Identifying and tracking health condition prevalence, severity and progression among member populations is essential for effective care management and initiatives related to quality management, population health, and SDOH. Our team of experts use clinical and AI-based algorithms built on evidence-based clinical guidelines to identify, stratify, prioritize, and monitor members for payer care-management programs. Additionally, you can utilize clinical lab insights to measure the effectiveness of their care and quality interventions and programs.
Rapidly Improve the following for your Care Management Programs:
Disease identification and monitoring
Medical cost management
Chronic care outreach
Rising cost predictions
Disease trend evaluation
Enhance Disease Identification and Monitoring
For improved success with care-management and population-health programs, payers can leverage additional insight from clinical lab-testing data to identify and monitor member conditions earlier and more accurately. Now you can proactively identifying members with worsening conditions and complications versus relying solely on latent and clinically unspecific information found in medical and pharmacy claims.
In physician offices, 70% of guidelines are aimed at establishing a diagnosis or managing disease require laboratory tests.
The clinical lab-testing values drive refinement of your algorithms for timely disease identification.

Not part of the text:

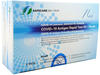 Safecare COVID-19 Antigen-Laientest 5er Pack - Selbsttest für zu Hause - 5er...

Better Balance Medical Costs with Care Management
Payers understand the importance of balancing overall costs while ensuring members get appropriate and impactful care. Our solutions are designed to measure, track, and respond to medical cost trends. These include:
Improved cost efficiencies and outcomes
Optimize Targeted and Timed Chronic Care Outreach
As part of care management programs, members receive personalized educational information, calls from care managers, and online resources. Prognos makes that care management outreach more targeted, accurate and personalized. With clinical lab values, payers can better:
Identify members with the highest opportunity for impact
Be more clinically specific and proactive with timely interventions
Align the approaches aimed at maximizing member engagement and minimizing provider abrasion
Better Predict Rising Cost with Clinical Data Assets
Clinical lab data is valuable for predicting costs as lab values change across the membership. Research shows that 65% of high-cost members in the current year were not considered to be high-cost patients last year. The ability to identify, predict, and create impactful interventions to target these members is critical for managing medical costs. With powerful and precise insights based on advanced machine learning analytics, Prognos has built powerful models that predict rising costs associated with chronic disease progression and emerging potential clinical issues that require attention.
Payers benefit from our insights for predicting rising costs by more precisely:
Planning member interventions
Measuring the effectiveness of population-health programs
Investing in programs that have the potential to bend the cost curve
Disease Trend Evaluation
Retrospective evaluation of a population’s disease trends allows health plans to better prioritize members and initiatives, including projects that are aimed at addressing the SDOH. Having deep insight into past trends gives payers a vision for how to manage future programs for members, population management, government programs, and underwriting.